Du côté d’Alan Clark, le
Forum poursuit ses efforts en permettant l’accès à d’autres
film du réalisateurs anglais, notamment Scum, Made
in britain, Road, the firm et le désormais
célèbre Elephant. Grande cohérence de cette œuvre,
à la fois noire et amusante, vicieuse et triste. Certains
films néanmoins parviennent à irriter, sans doute parce que
leur forme est à ce point crue et ambiguë que le propos peine
à se dessiner ou du moins à nous toucher. Road par
exemple n’est au bout du compte que la fresque distanciée
et tragique (toujours cette politesse du désespoir) d’une
génération aux abois qui s’en va trouver dans un style, un
art, les moyens de sa survivance. Sur le papier, le tableau
s’avère touchant, sur la vidéo il l’est bien moins.
|
 |
|
|
Côté compétition, toujours
dans le cadre des rencontres, plusieurs films furent remarqués
sans être pour autant récompensés. Roads to Koktebel
d’abord, superbe premier film russe de Boris Chlebnikow et
Alexei Popogrebsky, qui retrace le voyage d’un père et de
son fils et raconte avec un extraordinaire sens visuel, l’itinéraire
qui mène de la terre (le lieu de l’errance, de la mise en
question) au ciel (le lieu de la libération, du recommencement).

> [CONSIGNE A]: Selon la critique de cinéma, pourquoi certains films d'Alan Clark parviennent-ils à irriter ? Répondez en une à trois phrases.
Le texte et la liste n'ont aucun lien entre eux.

> [DONNÉES BRUTES]:
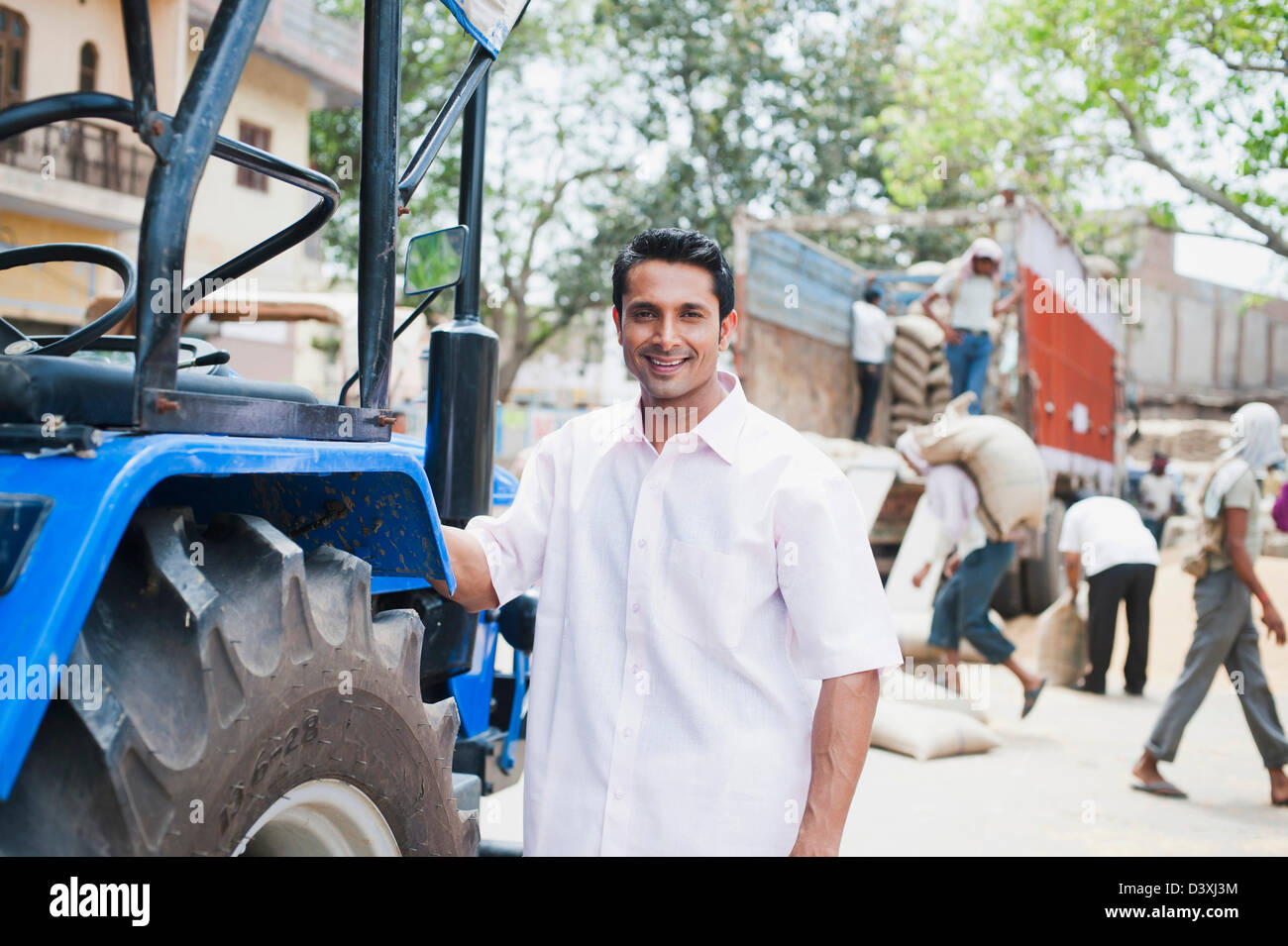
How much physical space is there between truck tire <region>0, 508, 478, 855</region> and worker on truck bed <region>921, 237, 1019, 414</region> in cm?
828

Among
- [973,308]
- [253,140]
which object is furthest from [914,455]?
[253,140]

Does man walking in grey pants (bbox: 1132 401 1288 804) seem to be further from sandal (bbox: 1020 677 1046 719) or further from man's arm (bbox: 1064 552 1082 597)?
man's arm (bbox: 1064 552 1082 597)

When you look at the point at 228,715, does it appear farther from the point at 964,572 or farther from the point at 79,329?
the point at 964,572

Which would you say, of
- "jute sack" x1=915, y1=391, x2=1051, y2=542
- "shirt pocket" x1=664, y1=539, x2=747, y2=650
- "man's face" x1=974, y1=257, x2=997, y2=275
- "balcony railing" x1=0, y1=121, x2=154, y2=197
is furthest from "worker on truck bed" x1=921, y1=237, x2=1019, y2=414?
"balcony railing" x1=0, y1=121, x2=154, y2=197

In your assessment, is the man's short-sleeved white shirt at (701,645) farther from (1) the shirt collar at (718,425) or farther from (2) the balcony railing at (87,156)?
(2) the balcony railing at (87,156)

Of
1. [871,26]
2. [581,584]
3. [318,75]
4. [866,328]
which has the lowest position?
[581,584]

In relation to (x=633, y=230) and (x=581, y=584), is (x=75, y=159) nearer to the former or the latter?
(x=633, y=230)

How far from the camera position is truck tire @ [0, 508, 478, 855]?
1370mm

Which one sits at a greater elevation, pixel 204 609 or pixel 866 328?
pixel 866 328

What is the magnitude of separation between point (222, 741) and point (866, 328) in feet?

> [CONSIGNE B]: Recopiez mot pour mot le passage de la liste qui va de la ligne contenant « How far from » jusqu'à la fin de la liste, ces deux bornes comprises.

> [RÉPONSE A]: Certains films d'Alan Clark irritent sans doute parce que leur forme est si crue et si ambiguë que leur propos a du mal à se dessiner ou, du moins, à toucher le spectateur.

> [RÉPONSE B]:
How far from the camera position is truck tire @ [0, 508, 478, 855]?
1370mm

Which one sits at a greater elevation, pixel 204 609 or pixel 866 328?
pixel 866 328

What is the magnitude of separation between point (222, 741) and point (866, 328) in feet?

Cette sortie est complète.